Le Frère Jean-Marie (Lecreff) s’aperçoit que le Père Dupé dévie de la ligne droite, et il court pour l’y ramener. Ses chiens le suivent toujours ; mais le traîneau, que la main du Frère maintenait en équilibre dans les endroits inégaux du chemin, n’étant plus soutenu, verse sur un banc de neige, et me voilà à pied sans plus de cérémonie. Relever le traîneau et le remettre en marche, c’est l’affaire d’une seconde. Je pourrais m’y réinstaller, et, avec un peu d’attention, éviter de nouveaux accidents ; mais j’ai honte de voir mes compagnons exposés seuls aux horreurs de la tempête, car c’est une vraie tempête qui s’est abattue sur nous, et je les rejoins. Je m’imagine que je les aiderai à reprendre la bonne direction ; mais je suis bientôt, comme eux, fouetté par le vent et aveuglé par la neige. J’essaye d’ouvrir les yeux. Aussitôt des flocons précipités, poussés par l’ouragan comme les projectiles par une mitrailleuse, me forcent de les fermer et me criblent le visage. J’essuie mes paupières, et déjà les cils sont collés entre eux par de durs glaçons. Il faut faire volte-face et tourner le dos au vent, afin de me débarrasser le mieux possible de ces écailles d’un nouveau genre ; mais c’est pour les voir se reformer presque immédiatement. Nous en sommes là tous les trois, et ne savons guère où donner de la tête. Félix nous rejoint enfin.

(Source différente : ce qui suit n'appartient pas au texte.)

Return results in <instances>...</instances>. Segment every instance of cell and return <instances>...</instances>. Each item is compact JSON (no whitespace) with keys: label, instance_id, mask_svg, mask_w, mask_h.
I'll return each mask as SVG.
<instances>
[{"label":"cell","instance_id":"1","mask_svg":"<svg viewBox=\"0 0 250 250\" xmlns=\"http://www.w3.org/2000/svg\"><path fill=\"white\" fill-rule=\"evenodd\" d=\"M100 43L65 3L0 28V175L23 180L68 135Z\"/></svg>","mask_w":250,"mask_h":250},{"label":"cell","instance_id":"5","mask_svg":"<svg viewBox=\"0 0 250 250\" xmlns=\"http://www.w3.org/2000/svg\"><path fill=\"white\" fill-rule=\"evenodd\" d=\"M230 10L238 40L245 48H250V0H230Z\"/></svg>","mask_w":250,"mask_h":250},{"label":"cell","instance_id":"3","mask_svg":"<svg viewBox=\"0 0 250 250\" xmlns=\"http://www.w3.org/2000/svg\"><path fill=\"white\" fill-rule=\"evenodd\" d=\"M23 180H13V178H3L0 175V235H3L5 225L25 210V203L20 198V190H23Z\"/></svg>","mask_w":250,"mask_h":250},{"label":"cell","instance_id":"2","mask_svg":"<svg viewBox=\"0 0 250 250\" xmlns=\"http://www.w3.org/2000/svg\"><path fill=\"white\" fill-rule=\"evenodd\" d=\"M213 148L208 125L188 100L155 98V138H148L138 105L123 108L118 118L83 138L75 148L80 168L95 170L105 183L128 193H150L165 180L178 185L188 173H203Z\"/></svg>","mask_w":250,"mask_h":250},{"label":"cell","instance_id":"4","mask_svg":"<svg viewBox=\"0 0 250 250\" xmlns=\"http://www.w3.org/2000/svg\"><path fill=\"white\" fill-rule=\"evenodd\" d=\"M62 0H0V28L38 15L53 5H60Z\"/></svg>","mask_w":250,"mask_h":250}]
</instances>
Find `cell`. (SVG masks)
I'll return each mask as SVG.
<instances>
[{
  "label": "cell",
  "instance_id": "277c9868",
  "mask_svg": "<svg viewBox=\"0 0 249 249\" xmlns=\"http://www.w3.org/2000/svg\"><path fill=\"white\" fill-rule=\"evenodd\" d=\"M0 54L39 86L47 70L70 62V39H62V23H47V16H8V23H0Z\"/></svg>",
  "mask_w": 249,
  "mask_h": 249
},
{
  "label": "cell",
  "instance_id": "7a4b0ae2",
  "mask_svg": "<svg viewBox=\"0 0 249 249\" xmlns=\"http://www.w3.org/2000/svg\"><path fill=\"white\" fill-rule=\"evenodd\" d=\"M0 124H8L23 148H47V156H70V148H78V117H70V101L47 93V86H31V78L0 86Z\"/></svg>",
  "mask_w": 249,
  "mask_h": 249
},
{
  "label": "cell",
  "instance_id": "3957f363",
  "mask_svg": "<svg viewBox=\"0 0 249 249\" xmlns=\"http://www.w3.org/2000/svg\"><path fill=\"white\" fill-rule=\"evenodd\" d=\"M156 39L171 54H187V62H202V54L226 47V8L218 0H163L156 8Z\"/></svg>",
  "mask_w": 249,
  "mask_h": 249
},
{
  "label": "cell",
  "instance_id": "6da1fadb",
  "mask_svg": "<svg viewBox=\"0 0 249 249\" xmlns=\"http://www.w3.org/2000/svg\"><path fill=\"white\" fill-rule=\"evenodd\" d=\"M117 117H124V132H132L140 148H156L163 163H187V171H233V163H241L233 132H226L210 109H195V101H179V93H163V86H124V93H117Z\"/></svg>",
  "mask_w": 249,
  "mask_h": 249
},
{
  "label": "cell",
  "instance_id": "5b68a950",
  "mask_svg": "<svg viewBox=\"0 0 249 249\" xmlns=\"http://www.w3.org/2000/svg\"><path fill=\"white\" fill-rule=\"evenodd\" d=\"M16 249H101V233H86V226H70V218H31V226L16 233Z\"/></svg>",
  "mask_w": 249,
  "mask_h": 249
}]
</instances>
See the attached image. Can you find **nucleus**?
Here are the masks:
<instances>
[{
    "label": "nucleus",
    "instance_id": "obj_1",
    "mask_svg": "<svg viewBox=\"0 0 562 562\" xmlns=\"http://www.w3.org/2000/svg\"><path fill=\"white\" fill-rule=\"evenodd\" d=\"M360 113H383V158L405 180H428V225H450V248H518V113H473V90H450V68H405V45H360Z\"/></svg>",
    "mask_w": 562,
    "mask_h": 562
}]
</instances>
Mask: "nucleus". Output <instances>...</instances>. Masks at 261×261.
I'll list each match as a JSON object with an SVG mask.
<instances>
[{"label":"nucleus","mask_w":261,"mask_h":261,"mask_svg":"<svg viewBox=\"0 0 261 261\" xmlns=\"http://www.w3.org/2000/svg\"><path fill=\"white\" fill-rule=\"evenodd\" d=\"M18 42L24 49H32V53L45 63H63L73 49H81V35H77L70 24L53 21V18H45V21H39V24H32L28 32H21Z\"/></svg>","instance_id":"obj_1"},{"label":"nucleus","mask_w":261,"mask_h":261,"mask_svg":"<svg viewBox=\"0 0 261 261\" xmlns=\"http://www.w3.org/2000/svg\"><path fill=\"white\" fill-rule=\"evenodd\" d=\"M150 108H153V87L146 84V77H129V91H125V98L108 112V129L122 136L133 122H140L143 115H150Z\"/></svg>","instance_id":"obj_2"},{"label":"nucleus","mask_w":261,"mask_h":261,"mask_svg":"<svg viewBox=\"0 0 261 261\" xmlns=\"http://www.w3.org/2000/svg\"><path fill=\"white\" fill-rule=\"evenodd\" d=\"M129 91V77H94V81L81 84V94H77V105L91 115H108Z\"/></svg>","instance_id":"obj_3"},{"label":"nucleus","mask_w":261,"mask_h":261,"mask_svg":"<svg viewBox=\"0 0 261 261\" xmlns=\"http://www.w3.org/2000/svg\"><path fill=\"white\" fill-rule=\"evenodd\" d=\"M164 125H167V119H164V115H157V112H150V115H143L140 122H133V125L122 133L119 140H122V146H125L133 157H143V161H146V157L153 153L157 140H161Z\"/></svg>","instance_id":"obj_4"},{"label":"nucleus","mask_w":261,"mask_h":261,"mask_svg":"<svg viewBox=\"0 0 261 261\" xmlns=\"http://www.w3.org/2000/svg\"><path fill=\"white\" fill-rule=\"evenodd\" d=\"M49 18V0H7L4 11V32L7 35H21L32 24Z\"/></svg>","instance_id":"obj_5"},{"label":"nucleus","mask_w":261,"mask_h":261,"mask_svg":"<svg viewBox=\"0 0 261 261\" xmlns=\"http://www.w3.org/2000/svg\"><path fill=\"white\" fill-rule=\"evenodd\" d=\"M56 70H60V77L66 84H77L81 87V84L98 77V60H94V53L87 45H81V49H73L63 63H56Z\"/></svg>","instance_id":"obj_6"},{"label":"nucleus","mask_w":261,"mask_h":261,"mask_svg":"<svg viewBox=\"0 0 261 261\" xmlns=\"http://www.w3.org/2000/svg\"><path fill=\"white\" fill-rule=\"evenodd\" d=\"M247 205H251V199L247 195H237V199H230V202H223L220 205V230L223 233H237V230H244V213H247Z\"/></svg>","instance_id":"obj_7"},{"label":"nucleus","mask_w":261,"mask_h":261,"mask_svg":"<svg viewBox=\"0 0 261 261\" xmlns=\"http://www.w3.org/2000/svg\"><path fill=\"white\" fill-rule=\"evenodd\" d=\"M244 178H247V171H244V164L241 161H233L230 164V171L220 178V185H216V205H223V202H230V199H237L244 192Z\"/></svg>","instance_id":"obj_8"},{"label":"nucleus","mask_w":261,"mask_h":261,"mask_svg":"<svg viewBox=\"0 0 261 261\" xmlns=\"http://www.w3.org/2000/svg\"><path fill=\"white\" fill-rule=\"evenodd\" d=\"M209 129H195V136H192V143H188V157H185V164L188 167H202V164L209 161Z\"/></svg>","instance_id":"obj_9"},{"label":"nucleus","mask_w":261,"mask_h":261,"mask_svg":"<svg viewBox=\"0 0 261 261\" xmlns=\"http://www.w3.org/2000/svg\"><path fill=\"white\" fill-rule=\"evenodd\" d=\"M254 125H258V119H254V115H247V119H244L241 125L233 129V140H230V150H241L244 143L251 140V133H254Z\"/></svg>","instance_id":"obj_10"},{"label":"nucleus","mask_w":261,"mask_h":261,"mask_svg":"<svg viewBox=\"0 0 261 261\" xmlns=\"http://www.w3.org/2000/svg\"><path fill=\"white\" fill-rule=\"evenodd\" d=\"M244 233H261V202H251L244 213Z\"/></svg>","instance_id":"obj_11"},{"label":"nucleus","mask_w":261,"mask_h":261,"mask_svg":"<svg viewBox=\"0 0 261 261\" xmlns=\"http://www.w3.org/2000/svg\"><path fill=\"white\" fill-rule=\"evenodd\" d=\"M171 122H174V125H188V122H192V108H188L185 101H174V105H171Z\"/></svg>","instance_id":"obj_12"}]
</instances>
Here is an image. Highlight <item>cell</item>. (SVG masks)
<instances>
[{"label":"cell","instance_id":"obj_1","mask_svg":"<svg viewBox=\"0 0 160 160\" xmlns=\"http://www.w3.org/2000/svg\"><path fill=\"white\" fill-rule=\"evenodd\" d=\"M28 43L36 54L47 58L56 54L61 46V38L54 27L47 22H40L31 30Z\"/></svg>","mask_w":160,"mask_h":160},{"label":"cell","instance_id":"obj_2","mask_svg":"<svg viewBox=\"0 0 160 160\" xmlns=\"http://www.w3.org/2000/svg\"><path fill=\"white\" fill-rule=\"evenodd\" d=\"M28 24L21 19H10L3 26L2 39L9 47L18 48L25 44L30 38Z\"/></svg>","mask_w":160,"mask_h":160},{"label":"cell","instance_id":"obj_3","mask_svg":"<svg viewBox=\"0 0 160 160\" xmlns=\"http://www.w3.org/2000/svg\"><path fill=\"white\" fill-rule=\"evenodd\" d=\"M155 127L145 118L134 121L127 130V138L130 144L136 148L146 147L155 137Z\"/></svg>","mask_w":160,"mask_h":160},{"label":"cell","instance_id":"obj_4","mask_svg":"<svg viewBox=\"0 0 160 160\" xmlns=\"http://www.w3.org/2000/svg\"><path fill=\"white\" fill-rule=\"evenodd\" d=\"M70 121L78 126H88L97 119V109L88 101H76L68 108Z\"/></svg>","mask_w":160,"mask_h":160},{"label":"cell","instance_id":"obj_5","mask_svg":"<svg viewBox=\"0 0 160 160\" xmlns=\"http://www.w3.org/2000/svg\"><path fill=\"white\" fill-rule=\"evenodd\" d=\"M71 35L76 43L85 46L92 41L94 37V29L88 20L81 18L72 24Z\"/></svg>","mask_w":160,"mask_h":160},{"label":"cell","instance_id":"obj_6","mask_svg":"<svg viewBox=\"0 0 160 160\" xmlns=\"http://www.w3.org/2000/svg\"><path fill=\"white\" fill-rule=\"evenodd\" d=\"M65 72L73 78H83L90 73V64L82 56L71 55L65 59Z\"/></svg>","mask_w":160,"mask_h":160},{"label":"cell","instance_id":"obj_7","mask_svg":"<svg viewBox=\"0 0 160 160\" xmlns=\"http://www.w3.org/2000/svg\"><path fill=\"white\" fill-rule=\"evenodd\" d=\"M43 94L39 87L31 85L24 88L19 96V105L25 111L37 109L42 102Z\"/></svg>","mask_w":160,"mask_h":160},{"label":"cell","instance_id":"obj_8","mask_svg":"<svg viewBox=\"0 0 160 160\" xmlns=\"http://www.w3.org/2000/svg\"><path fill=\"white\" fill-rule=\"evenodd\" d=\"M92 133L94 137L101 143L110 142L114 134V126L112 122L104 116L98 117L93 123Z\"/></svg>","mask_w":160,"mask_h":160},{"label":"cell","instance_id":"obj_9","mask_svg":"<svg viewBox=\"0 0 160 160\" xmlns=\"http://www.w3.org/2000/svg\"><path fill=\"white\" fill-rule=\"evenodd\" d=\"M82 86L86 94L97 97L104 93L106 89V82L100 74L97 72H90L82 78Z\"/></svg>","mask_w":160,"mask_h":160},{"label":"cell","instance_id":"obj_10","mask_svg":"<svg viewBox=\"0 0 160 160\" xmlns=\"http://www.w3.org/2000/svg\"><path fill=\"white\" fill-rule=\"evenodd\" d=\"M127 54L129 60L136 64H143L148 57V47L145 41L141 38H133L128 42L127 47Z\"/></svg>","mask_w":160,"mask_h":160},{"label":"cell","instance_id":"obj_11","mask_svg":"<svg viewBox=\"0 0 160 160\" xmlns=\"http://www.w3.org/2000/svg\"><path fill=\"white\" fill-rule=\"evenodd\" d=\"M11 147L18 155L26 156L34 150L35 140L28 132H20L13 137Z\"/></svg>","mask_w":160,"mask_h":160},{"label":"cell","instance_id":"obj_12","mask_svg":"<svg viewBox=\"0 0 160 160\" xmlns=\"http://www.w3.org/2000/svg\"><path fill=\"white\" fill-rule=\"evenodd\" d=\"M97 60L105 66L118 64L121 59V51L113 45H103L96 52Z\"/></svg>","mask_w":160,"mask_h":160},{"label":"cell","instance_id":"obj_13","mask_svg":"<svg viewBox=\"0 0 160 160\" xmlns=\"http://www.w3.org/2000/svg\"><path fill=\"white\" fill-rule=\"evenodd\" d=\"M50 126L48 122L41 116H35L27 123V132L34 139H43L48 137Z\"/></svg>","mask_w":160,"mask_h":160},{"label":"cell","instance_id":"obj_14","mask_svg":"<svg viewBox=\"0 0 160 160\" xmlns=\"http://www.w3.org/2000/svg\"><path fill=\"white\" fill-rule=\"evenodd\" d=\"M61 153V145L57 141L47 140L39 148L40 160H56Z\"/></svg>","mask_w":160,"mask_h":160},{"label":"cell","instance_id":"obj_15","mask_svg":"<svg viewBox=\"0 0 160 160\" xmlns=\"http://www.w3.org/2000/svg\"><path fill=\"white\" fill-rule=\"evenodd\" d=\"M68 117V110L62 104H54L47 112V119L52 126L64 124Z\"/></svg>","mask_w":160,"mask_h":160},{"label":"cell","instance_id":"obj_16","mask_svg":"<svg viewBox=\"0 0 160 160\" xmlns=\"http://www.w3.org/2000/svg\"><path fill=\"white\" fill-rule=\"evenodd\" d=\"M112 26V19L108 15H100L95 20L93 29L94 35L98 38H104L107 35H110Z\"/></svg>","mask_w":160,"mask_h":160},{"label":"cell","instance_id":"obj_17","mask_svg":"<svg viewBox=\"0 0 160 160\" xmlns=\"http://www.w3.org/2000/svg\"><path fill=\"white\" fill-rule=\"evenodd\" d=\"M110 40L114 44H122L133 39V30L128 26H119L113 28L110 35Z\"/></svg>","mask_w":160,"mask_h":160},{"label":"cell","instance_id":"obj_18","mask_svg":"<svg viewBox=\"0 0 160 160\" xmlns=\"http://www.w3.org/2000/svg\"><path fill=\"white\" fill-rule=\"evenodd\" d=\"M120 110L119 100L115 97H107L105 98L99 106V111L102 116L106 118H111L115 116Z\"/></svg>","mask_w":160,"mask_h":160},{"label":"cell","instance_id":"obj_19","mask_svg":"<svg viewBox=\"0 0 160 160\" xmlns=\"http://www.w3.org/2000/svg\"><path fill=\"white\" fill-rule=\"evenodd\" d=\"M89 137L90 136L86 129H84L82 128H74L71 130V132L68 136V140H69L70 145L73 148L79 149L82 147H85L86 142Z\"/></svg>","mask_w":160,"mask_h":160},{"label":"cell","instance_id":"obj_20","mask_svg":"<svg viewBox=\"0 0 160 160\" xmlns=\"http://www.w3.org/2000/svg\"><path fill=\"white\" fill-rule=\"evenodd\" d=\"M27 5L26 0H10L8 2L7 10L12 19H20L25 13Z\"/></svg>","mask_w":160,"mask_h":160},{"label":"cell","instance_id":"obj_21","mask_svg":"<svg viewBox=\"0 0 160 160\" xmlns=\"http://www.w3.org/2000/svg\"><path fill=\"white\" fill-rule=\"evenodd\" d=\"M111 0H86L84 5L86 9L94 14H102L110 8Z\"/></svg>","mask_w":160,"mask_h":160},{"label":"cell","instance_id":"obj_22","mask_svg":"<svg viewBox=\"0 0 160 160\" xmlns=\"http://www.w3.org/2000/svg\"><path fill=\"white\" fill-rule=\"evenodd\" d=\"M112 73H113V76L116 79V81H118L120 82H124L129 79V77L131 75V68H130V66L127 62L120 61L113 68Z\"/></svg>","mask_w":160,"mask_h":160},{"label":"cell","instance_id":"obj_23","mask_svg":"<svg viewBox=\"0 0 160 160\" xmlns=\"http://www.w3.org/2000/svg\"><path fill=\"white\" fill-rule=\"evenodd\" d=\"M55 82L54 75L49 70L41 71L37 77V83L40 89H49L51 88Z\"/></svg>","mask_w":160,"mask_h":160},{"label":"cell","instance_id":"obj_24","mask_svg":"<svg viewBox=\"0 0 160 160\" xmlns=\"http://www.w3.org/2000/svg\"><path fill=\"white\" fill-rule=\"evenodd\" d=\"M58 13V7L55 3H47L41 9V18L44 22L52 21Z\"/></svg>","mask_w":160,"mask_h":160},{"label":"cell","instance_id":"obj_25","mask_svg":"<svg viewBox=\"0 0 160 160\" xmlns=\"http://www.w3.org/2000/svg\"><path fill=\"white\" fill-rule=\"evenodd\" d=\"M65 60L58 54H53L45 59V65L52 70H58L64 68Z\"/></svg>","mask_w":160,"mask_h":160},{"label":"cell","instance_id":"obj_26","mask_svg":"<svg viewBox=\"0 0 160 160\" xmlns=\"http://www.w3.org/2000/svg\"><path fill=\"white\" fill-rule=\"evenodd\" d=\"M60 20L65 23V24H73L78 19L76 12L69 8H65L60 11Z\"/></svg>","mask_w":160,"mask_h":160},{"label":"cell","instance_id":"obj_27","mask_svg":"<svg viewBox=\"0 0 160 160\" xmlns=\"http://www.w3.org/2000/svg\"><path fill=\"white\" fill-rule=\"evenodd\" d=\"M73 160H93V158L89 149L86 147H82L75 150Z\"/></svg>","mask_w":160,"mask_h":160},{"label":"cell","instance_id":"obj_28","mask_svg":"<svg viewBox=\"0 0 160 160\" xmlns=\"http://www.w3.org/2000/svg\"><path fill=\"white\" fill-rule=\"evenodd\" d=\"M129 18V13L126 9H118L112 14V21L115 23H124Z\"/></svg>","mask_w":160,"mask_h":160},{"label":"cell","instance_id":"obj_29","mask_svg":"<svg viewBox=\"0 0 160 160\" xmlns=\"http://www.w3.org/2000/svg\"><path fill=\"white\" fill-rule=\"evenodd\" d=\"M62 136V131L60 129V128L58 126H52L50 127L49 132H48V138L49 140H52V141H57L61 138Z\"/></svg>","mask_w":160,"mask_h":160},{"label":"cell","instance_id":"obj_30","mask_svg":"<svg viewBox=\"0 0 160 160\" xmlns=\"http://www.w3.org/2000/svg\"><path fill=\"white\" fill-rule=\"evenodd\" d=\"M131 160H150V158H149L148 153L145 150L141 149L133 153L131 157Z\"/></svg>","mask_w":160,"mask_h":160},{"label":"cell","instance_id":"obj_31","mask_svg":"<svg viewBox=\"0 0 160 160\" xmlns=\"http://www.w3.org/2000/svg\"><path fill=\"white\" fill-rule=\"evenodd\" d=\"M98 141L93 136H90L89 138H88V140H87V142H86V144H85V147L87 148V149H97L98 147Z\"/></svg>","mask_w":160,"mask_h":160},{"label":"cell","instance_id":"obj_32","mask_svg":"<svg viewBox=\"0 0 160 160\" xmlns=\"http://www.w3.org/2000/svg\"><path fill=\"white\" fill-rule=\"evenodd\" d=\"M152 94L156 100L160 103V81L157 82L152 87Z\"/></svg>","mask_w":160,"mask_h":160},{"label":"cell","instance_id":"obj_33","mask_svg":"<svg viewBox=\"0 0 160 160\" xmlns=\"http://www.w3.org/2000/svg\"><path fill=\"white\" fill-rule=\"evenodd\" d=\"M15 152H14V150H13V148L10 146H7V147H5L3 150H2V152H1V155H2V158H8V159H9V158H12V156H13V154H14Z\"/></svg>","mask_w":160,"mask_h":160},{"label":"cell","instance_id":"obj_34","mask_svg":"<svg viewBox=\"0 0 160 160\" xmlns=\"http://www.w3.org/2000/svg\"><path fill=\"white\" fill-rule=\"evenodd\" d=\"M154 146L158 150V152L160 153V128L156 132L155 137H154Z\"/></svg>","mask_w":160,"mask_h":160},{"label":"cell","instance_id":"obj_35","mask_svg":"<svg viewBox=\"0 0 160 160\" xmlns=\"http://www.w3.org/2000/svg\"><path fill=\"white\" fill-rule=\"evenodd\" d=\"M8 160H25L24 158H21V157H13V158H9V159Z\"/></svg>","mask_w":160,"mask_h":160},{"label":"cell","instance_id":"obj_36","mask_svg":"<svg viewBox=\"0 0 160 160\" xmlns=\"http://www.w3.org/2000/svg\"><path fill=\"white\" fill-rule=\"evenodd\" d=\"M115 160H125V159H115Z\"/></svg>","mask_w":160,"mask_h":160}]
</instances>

« Il n’y a qu’à marcher, dit-il, pour nous empêcher de geler ; dirigeons-nous toujours sur le vent ; nous finirons par atteindre la côte. »

Se diriger sur le vent n’était pas chose facile, comme on le comprendra par ce que je viens de dire ; mais encore on ne savait plus au juste de quel côté il soufflait. Les tourbillons de neige se soulevaient et semblaient se poursuivre vers les quatre points cardinaux à la fois. La rafale continuait à nous cingler sans merci et à nous aveugler de plus belle.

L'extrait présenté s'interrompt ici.